Modifying macro results inside procedural macro

Imagine I have this:

mod foo {
    use procedural::UniqueName;
    
    #[derive(UniqueName)]
    pub struct Bar {}
}

and we are going to generate a unique name for any struct by applying UniqueName procedural macro. So the implementation for procedural macro should be something like this:

#[proc_macro_derive(UniqueName)]
  pub fn derive_unique_name(input: TokenStream) -> TokenStream {
    let ast: syn::DeriveInput = syn::parse(input.clone()).unwrap();
    let ident = &ast.ident;

  let module_path = get_module_path(...); // Evil is here!
  let unique_name = module_path.replace("::", "_");

  let gen = quote! {
        impl #ident {
            pub const name: &'static str = #unique_name;
        }
    };
    gen.into()
}

Things so far is easy. But implementing get_module_path(...) is not easy (as I tried). We can get module_path by calling module_path!() macro like:

let module_path:TokenStream = TokenStream::from(quote! { module_path!();});

But it's TokenStream. Another way is parsing TokenStream input which it is hard and I couldn't find information about the parent folder.

Do you have any idea?

FYI, TokenStream::from(quote! { module_path!();}); won't return to you the module path of the item. quote! literally generates a token stream corresponding to its argument, so it will return the token stream [identifier "module_path", punctuation "!", parentheses "()"].

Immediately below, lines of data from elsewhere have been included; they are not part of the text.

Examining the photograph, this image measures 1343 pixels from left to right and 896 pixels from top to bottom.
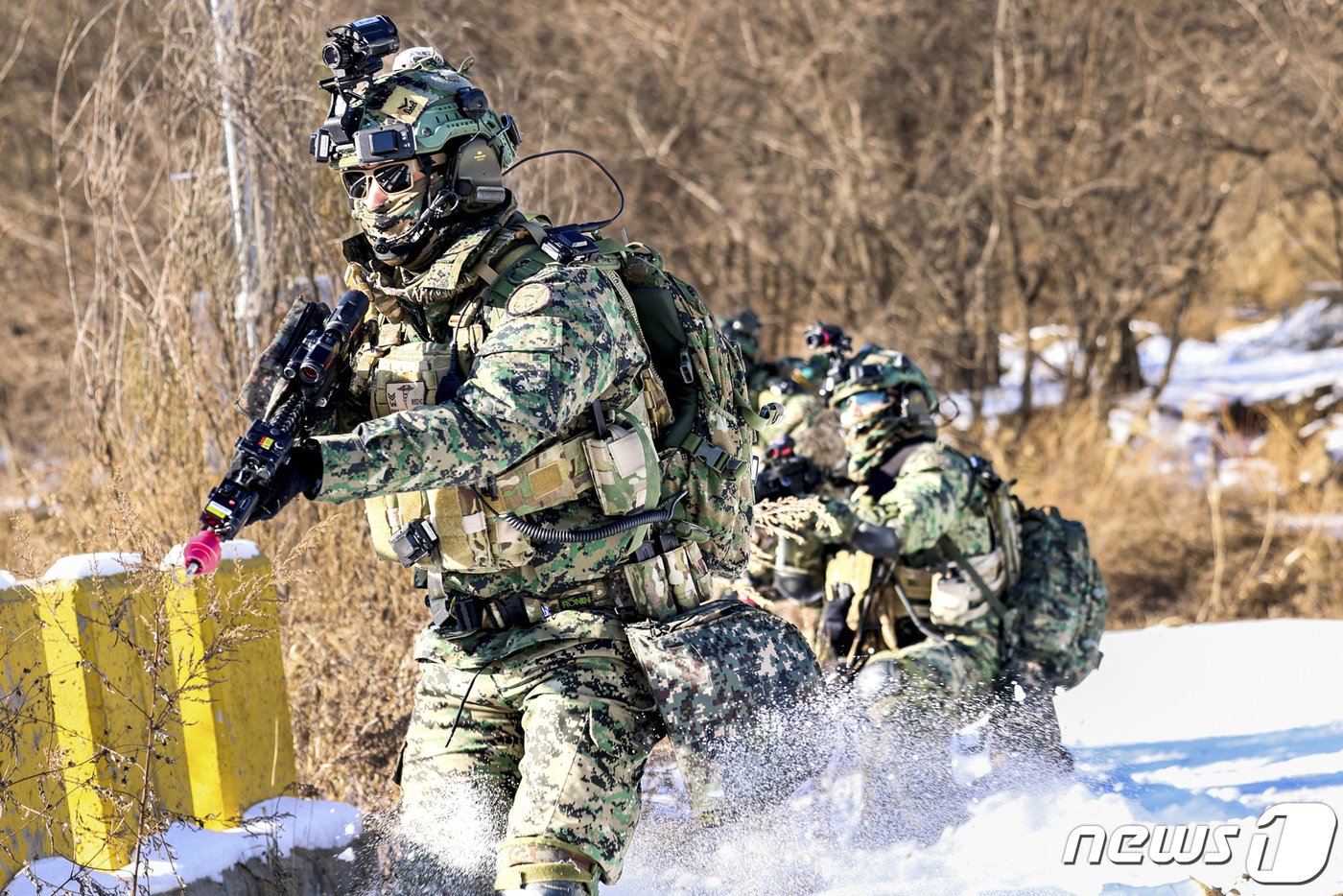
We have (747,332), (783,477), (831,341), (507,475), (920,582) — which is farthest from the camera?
(747,332)

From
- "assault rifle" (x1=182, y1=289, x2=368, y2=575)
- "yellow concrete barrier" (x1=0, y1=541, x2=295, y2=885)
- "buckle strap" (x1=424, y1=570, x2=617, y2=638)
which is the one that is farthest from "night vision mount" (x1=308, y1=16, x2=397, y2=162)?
"yellow concrete barrier" (x1=0, y1=541, x2=295, y2=885)

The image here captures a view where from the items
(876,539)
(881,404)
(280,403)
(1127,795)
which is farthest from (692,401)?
(1127,795)

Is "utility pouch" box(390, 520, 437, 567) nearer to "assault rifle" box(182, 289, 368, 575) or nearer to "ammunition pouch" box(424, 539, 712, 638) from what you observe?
"ammunition pouch" box(424, 539, 712, 638)

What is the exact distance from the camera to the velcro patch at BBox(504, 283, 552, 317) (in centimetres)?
291

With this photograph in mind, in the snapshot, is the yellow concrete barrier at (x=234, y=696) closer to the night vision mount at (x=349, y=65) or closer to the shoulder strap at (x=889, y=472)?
the night vision mount at (x=349, y=65)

I don't think procedural macros can inspect the environment of their inputs like this, only the immediate input, i.e. the literal contents of the type declaration, is available to them, because they run well before typechecking.

What you can do is generate code that parses the return value of module_path!, but it won't then be a string literal. You can wrap it in, say, a Lazy, so you would generate something like:

 let gen = quote! {
    impl #ident {
        pub const NAME: once_cell::sync::Lazy<String> = once_cell::sync::Lazy::new(
            || module_path!().replace("::", "_")
        );
    }
};

It isn't, really. It's designed to be parsed (and that's pretty much the only useful, non-trivial operation you can do with it). If you have a ts: TokenStream, then you can use syn::parse::<Path>(ts) in order to get a syn::Path.